Policy Issues



Over a decade after the GSEs, Fannie Mae and Freddie Mac, were put into conservatorship, the U.S. housing finance system still has not been reformed.

GSE reform remains a top priority for the Trump Administration, Senate Banking Committee Chair Mike Crapo (R-ID) and House Financial Services Committee Chairwoman Maxine Waters (D-CA).



Successful reform should meet the housing finance needs of the American economy while protecting the taxpayer. The Roundtable encourages policymakers to build upon successful risk-sharing mechanisms and products by employing the existing multifamily finance structures being used by Fannie Mae and Freddie Mac that have been essential in expanding the supply of rural, senior, workforce and affordable rental housing.


In February, Senate Banking Committee Chairman Mike Crapo (R-ID) released an outline for housing finance reform legislation.  The outline incorporates elements of many plans and principles for housing finance reform legislation that have been discussed by legislators, analysts, stakeholders and thought leaders. No legislation has been introduced in the 116th Congress.
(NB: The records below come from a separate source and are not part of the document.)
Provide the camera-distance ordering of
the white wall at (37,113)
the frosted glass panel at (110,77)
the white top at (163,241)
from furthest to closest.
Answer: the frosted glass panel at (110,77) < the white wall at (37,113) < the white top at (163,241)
In March, the administration put forward an outline for reforming the GSEs, and the White House recently directed the Treasury Secretary and other "relevant agencies" to develop a "Treasury Housing Reform Plan" and to determine what reforms can be made “administratively” without Congressional action.

Housing finance reform must appropriately balance taxpayer protections with the need to establish an efficient marketplace that can provide strong and sustained mortgage liquidity in single family and multifamily markets – as well as affordable housing.